如何在 typescript 中定义一个空的 object

Question

Background

Stuck with typescript. I understand this declarations:

let varName:number; //null,string,..declare simple variables.  
let arrName:string[] // or arrName:number[]. etc 

Apparently this is used for objects:

//knowing type of the property
let obj: {property:string, also:number[]} = {property:'hello', also:[1,2,3]}

//now knowing the type of the property
let obj: {property:any, also:any[]} = {property: a && b || c, also:[1,'string', 'etc']}

But what happens when we don't know the names of the properties in advance?

Particularly, I am trying to translate this JS bit:

let myObj = {}
myObj[prop] = value

but we don't know the names of the properties in advance.

Answer 1

You have a few options:

1. You can use an index signature type that allows any string or any number, for instance:

    let myObj: {[key: string]: number} = {}; myObj[prop] = value;

   ...allows any string property name, with the values expected to be numbers. (Or you can use {[key: number]: number} to make the keys numbers. string and number are your only two index signature options.)

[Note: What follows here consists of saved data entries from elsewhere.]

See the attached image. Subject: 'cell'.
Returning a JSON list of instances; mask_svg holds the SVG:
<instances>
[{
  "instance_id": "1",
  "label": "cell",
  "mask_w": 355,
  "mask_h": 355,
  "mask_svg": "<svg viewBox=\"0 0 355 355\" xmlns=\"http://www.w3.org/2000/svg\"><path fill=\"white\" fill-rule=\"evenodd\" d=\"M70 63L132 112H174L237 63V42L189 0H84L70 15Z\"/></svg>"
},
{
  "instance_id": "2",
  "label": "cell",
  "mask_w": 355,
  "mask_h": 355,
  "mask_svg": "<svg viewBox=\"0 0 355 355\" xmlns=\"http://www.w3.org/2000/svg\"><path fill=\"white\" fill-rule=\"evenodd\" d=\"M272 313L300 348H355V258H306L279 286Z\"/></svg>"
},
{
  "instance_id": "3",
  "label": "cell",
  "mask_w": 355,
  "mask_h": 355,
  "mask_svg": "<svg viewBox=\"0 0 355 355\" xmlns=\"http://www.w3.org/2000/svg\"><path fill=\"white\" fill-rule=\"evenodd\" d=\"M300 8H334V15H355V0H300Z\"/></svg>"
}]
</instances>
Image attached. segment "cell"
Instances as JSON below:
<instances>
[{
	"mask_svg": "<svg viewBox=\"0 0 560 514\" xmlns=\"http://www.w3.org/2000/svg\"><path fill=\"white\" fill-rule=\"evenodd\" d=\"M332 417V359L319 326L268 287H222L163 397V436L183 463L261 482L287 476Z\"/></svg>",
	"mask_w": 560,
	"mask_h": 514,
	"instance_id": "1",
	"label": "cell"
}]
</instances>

2. You can use the Record utility type , for example Record<string, number> which does much the same thing as the above:

    let myObj: Record<string, number> = {}; myObj[prop] = value;

3. You can use a Map instead of an object:

    let myObj: Map<string, number> = new Map(); myObj.set(prop, value);

In all three of those, number as the value type is just an example, it can be any type you want (including a union type ), or unknown if you won't know the type, or any if you want to allow any type.

It may be obvious, but I'll say it anyway: This does mean TypeScript can't help you with using the wrong property name on the object. :-) But that's inevitable if the property name is a runtime thing.